Vancouver resident Fiona Chiang, whose fiancé lives in Blaine, visited Seattle Premium Outlets during the May long weekend and said lineups in front of popular stores like Coach and Polo Ralph Lauren are gone, and the mall remains noticeably less crowded than before the pandemic.

Chiang said one reason she and her friends don’t visit as often is the lineups at the Blaine border crossing.

But another is the fact that many of the brands they seek are now available in Canadian outlet malls.

“Our choices here are quite comparable if you’re not super picky,” she said,

“If you look at the Richmond (B.C.) outlet, I actually think the brands offered are better than the Seattle outlet,” she said, referring to the McArthurGlen Designer Outlet mall near Vancouver’s airport.

Chiang also said people’s increasing comfort with online shopping means consumers can get products with U.S. pricing online, with packages mailed to places like Blaine for pickup without needing to venture to a brick-and-mortar store in Washington.

Bellingham Chamber of Commerce CEO Guy Occhiogrosso said he was aware business from Canadian consumers had not returned to 2019 levels, but he was confident that the ties between B.C. and Washington state would naturally see former spending habits return.

Occhiogrosso said they are keeping a close eye on the exchange rate, the ultimate deciding factor for many Canadian consumers.

A rate to 65 U.S. cents per Canadian dollar would significantly cut Canadian spending in Bellingham, but the current rate of around 75 U.S. cents was not swaying consumers too much, he said.

Occhiogrosso said that in lieu of shopping buses, he wanted to see Canadian consumers travelling independently to shop, dine and consume in a “well-rounded” manner, helping small outlets, instead of mostly spending at brand-name stores.

“There are a lot of opportunities to engage the small mom-and-pop shops,” Occhiogrosso said.

The first quarter is always a little tough for retail, he said.

“But now with the sunshine coming back out, we will traditionally see more and more Canadian travel.”

Prince, at Bellis Fair, said the mall had stepped up long weekend themed events, such as Easter egg hunts, to draw foot traffic back.

Bellis Fair, which changed ownership six months ago, currently has a floorspace occupancy rate of about 90 per cent.

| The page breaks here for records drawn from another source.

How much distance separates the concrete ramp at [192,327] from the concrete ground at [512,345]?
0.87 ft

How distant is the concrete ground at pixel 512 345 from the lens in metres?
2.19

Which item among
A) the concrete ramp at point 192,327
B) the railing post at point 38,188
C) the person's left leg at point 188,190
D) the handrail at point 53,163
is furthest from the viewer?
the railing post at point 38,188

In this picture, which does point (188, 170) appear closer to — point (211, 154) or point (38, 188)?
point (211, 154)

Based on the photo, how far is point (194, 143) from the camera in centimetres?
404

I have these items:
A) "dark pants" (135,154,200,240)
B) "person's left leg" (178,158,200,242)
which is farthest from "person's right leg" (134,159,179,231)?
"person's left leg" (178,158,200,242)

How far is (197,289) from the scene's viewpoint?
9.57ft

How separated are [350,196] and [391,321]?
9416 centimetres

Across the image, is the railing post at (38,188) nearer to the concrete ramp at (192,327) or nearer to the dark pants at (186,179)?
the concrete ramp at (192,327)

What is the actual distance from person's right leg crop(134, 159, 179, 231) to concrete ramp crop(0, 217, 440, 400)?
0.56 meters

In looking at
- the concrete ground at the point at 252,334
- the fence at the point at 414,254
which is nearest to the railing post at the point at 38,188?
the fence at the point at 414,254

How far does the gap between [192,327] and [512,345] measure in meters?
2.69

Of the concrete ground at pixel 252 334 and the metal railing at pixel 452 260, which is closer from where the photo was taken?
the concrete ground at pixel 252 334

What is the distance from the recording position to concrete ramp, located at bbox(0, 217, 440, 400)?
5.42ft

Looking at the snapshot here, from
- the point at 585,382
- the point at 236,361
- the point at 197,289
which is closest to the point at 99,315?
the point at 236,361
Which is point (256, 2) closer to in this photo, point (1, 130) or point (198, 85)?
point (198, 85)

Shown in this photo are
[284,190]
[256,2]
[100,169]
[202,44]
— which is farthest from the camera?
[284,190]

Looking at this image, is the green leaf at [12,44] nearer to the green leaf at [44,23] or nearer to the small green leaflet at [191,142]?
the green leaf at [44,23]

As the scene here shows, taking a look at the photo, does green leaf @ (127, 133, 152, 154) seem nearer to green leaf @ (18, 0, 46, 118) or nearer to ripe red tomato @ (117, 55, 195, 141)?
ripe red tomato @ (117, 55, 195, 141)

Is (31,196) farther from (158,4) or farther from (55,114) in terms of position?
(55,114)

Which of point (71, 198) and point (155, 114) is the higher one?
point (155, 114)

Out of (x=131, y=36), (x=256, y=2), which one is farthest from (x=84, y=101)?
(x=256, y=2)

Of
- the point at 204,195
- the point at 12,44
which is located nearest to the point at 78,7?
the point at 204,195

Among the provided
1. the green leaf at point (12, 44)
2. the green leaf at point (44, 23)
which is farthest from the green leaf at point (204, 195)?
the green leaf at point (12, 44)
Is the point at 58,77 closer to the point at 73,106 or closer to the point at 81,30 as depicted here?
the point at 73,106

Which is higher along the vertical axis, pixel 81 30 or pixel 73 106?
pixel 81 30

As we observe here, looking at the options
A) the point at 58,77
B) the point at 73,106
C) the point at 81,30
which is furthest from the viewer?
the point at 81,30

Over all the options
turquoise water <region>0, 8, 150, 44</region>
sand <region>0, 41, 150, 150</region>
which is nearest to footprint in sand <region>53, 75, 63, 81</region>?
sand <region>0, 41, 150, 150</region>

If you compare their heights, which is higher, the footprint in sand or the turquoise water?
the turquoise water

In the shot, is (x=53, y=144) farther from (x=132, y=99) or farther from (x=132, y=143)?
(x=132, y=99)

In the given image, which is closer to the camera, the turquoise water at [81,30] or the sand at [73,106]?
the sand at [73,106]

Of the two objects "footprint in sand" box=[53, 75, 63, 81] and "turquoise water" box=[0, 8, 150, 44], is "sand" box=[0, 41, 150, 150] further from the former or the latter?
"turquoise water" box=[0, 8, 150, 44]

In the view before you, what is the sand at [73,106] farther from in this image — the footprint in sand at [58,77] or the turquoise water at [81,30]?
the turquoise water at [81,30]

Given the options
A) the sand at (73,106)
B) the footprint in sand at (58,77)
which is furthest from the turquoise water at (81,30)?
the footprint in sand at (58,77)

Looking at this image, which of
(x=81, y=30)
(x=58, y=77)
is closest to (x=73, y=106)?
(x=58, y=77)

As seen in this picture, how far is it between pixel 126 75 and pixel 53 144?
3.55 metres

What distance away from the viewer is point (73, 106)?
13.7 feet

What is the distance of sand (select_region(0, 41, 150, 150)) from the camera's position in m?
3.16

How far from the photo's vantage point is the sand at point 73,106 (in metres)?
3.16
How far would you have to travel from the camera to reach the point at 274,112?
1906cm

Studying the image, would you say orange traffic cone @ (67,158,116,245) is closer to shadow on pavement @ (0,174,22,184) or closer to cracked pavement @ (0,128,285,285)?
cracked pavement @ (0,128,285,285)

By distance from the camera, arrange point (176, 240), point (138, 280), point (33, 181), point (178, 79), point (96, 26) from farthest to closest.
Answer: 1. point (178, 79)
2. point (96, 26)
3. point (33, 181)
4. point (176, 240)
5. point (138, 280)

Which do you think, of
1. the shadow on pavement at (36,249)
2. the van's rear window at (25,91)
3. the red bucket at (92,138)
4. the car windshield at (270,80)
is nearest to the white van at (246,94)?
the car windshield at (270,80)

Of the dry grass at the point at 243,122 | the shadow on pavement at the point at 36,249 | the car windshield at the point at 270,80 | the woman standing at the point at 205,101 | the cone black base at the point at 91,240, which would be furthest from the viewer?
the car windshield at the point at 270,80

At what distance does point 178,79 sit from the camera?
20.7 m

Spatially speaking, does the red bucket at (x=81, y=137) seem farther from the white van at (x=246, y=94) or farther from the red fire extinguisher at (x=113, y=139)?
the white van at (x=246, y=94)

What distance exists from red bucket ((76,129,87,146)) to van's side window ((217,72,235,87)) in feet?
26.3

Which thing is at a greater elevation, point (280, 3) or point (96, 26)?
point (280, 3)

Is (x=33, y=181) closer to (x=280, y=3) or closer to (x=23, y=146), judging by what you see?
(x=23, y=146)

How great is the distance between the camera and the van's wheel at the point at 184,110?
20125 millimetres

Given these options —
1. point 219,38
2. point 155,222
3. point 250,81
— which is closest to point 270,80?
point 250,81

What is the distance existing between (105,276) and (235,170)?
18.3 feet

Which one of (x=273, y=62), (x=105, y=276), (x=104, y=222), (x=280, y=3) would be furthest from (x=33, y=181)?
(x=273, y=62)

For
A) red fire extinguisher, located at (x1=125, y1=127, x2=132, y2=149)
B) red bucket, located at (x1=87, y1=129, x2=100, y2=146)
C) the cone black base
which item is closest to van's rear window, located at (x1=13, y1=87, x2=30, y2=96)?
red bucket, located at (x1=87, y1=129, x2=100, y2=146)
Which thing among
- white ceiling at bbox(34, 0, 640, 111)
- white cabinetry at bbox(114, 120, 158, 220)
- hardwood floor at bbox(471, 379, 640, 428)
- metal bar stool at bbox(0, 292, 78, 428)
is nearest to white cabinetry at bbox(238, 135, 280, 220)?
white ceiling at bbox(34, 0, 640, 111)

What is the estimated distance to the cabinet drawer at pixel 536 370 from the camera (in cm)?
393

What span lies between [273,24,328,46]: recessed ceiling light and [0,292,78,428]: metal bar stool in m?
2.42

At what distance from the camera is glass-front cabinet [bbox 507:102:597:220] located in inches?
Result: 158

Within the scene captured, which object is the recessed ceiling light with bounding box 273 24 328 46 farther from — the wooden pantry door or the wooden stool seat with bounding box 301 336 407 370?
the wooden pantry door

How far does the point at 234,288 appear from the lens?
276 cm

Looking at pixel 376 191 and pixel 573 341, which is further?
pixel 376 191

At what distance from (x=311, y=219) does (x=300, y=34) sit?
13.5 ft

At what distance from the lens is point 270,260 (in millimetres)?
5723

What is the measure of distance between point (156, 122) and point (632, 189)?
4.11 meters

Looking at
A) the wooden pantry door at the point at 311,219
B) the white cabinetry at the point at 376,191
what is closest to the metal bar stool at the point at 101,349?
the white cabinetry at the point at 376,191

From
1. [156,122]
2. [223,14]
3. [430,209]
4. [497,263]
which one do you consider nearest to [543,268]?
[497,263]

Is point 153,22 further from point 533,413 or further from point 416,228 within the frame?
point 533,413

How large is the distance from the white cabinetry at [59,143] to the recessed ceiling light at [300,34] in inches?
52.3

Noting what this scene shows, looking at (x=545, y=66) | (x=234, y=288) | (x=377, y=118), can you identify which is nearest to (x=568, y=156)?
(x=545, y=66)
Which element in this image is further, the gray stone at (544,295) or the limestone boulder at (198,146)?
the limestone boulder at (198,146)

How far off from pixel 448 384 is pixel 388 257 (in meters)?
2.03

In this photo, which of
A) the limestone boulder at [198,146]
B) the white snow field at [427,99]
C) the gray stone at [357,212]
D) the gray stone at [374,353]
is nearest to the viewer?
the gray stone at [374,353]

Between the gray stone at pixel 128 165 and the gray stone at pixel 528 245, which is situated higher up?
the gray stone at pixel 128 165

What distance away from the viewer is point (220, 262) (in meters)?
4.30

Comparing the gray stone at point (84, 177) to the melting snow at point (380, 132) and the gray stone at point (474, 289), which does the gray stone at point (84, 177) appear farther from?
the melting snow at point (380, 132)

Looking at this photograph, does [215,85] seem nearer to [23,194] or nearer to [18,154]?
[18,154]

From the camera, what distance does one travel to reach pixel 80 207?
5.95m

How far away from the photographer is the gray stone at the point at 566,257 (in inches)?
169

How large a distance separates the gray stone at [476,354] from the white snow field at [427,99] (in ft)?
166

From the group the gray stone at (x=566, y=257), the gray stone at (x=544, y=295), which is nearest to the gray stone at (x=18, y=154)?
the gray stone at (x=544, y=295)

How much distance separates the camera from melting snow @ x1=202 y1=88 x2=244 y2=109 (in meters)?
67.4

But that falls to 75 per cent when major anchor tenants are removed from the equation.

“You know we’d like to get that up into the 90-per-cent range,” he said of small business occupancy. “We’ve reached out to a lot of local businesses. Right now, we are in talks with an anime store, and one of the things I talk about with them is specifically, is there anything in your store that folks would have a hard time getting north of the border?”

“That’s one of the things the store owner is looking to do. It’s to make sure he will have stuff that would be difficult to come by up there, to try to draw those folks down here.”